──────── SELECTED EXTRACT ────────

Friedrich Wilhelm Karl Oskar Freiherr von Wrangel was a Prussian General of the Infantry who was notable for commanding at the Battle of Kolding during the First Schleswig War.

Biography

Origin
He was the son of the later Prussian Lieutenant General  and his wife Karoline Sophie Henriette, née Countess Truchsess von Waldburg (1777-1819).

Military career
Wrangel was educated in the Culm and Berlin cadet houses and entered military service on 13 August 1830, as a second lieutenant in the 1st Foot Guards. He attended the Prussian Staff College in Berlin from 1837 to 1840.

In December 1841, Wrangel had to leave the service because of duelling and after he had healed from the serious wound he received, he was reinstated in March 1843 by the future Kaiser Wilhelm I. In the next year he was assigned to the Trigonometric Department of the General Staff in Berlin. Having become premier lieutenant in 1846, he accompanied his uncle, Lieutenant General Friedrich Graf von Wrangel, when the latter had received the supreme command of the German troops intended for the First Schleswig War. Accordingly he went to the Elbe duchies in April 1848. There he became a captain and was transferred to the General Staff of Schleswig-Holstein, participating in the campaigns of 1848 and 49.

──────── SUPPLIED DATA ────────

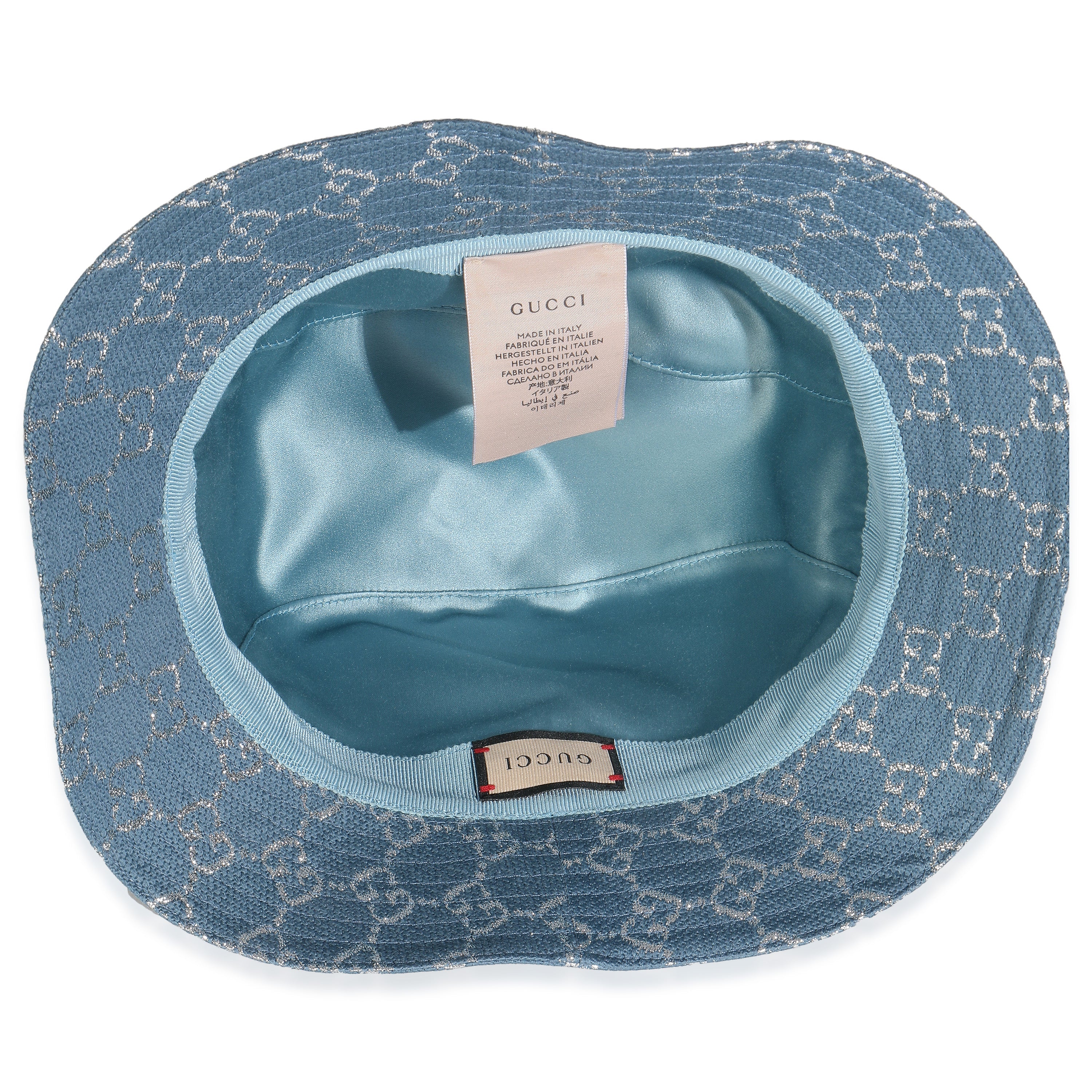 Light Blue Silver Canvas Lame GG Monogram Bucket Hat XL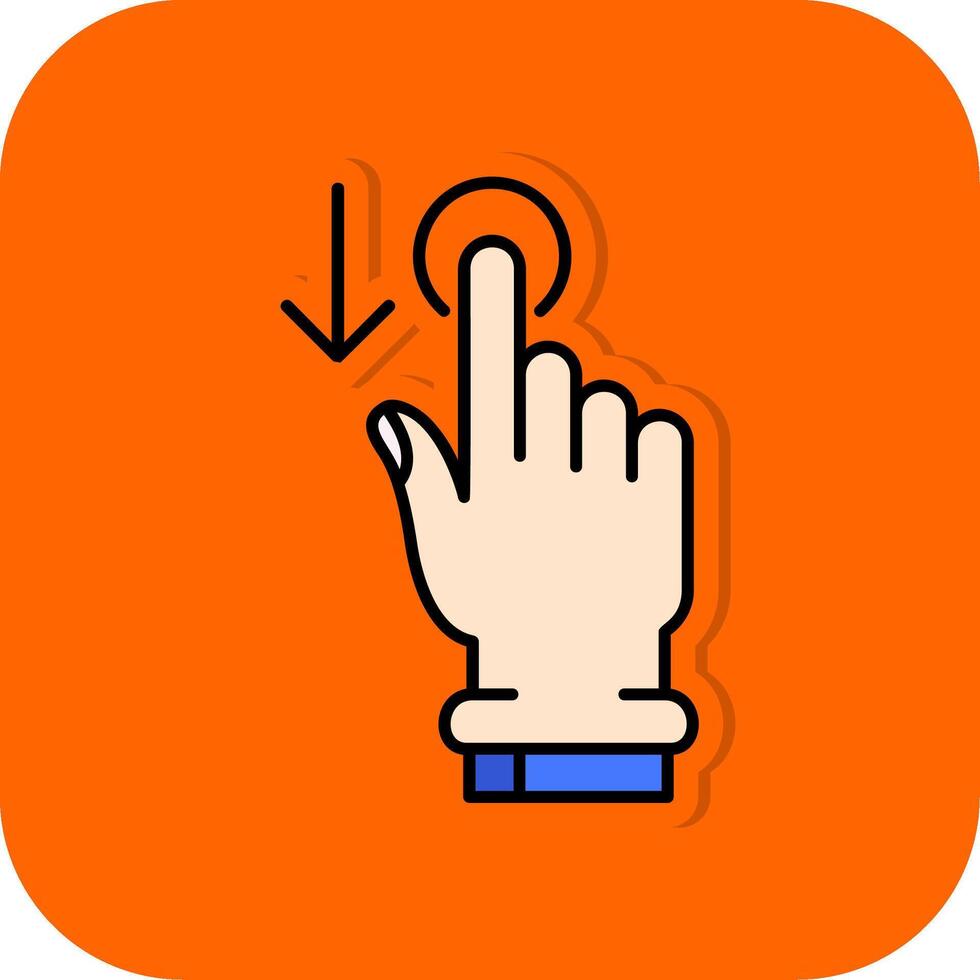 Tap and Move Down Filled Orange background Icon vector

────────

• _REQUIRED ACTION 1_
In the Wrangel biography, on what date did he enter military service?
• _REQUIRED ACTION 2_
Pick up the Wrangel biography after its final sentence and carry it forward.

• _WRITTEN REPLY 1_
13 August 1830.

• _WRITTEN REPLY 2_
Before that he had acquired the nickname of "Drummer of Kolding", which a newspaper gave him. The incident that gave him the name took place on 29 April 1849, during the Battle of Kolding, which was occupied by the Schleswig-Holsteiners. When they gave way to the advancing Danes, Wrangel brought them to a halt by snatching the drum from a drummer and began playing the double-quick pace.

When Prussia recalled its officers in April 1850, Wrangel became head of the Topographical Department and only returned to frontline service as a lieutenant colonel during the mobilization of 1859. He was now at the head of a Landwehr regiment, which soon became the 61st (8th Pomeranian) Infantry Regiment in Stolp.

In the Austro-Prussian War, he became commander of the 26th Infantry Brigade in Münster and took part in the Campaign of the Main. He fought in the battles at Dermbach, Kissingen, Laufach, Aschaffenburg, Tauberbischofsheim and the Battle of Gerchsheim. For his services at Gerchsheim, he was awarded the Pour le Mérite.

On 10 August 1867, he was appointed commander of the 18th Division in Flensburg and promoted to lieutenant general in the spring of 1868. In the Franco-Prussian War, his division was part of the IX Corps and participated in the battles of Colombey-Nouilly, Mars-la-Tour and Gravelotte. During the Siege of Metz, his troops attacked from 1 September during the Battle of Noiseville in support of the defensive battle of the Prussian I Corps stationed on the east bank of the Moselle. His division distinguished itself particularly in the Second Battle of Orléans in early December. From there Prince Friedrich Karl of Prussia, Commander-in-Chief of the First and Second armies, telegraphed to Versailles:

For this Wrangel was awarded the oak leaves to his Pour le Mérite. As the war progressed, Wrangel's division was involved in the Battle of Le Mans on 11 January 1871.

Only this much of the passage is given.